Outing to Fairburn Ings - Sunday, 9th December 2018

Thursday, 13 December 2018

A mild, calm and sunny day greeted the 30+ group members at the RSPB Fairburn Ings reserve near Castleford in Yorkshire. The reserve has transitioned from coal face to wild place and is an important site for wintering wildfowl.

The area around the visitor centre and adjacent feeders was alive with birds including tree sparrows, goldfinch, lesser redpoll, nuthatch, chaffinch, greenfinch, long tailed tits and a lovely male bullfinch. We were then informed that a cattle egret was visible from the nearby Pickup hide and many members of the group got good sightings of this.

Other members headed off on the riverbank trail. The first lake on the trail was full of gulls and common water birds and there was a flotilla of both male and female goosanders which were a treat. The trail then follows the river Aire on the right and has 3 large bays on the other side. Amongst the mute swans there were at least 3 whooper swans and a plethora of more common water birds including coot, mallard, gadwall, tufted duck and cormorant.

At the end of the trail and from Charlies hide we were treated to a very close fly past of at least 2 kingfishers which occasionally posed obliging in the nearby trees, giving us great views. There were also at least 7 common snipe nestled down on a small island and new birds included great crested and little grebes, grey wagtail, pochards and a few pheasants in a neighbouring field.

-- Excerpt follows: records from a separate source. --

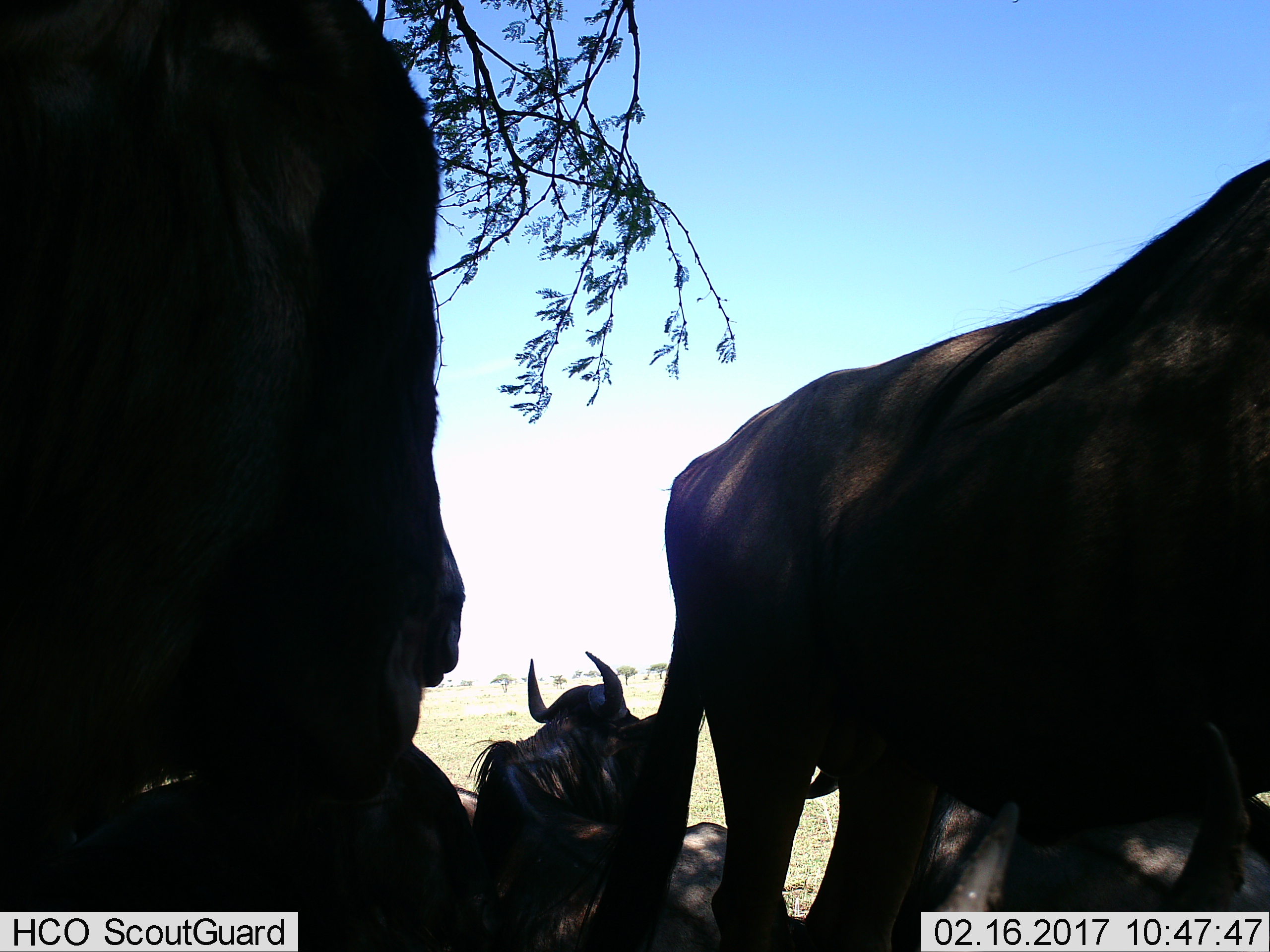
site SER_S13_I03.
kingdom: Animalia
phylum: Chordata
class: Mammalia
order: Artiodactyla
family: Bovidae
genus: Connochaetes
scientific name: Connochaetes taurinus taurinus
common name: blue wildebeest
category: wildebeestblue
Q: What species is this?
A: Wildebeestblue (blue wildebeest) (Connochaetes taurinus taurinus).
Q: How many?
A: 5.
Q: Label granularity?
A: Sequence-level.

Some of the group took the long walk to the other end of the reserve to the Lin Dyke hide overlooking two small lakes and were rewarded with sightings of shelduck, shoveler, teal, wigeon and a little egret among the more common birds. From this hide the most direct route back to the visitor centre was via the road and this proved to be a good choice. In the nearby trees were small flocks of redwing, songthrush and a few fieldfares whilst in the adjacent field there was a large flock of Canada geese. There was also a close sighting of collared doves, a hovering kestrel and a solitary red kite flew over.

Towards the end of the trip and back at the Pickup hide the cattle egret was briefly seen again together with a willow tit on the feeders plus a treecreeper in a nearby tree. The day then ended nicely with more birds on the visitor centre feeders including a coal tit.

Overall the group saw at least 55 different species of bird and it was a very rewarding day.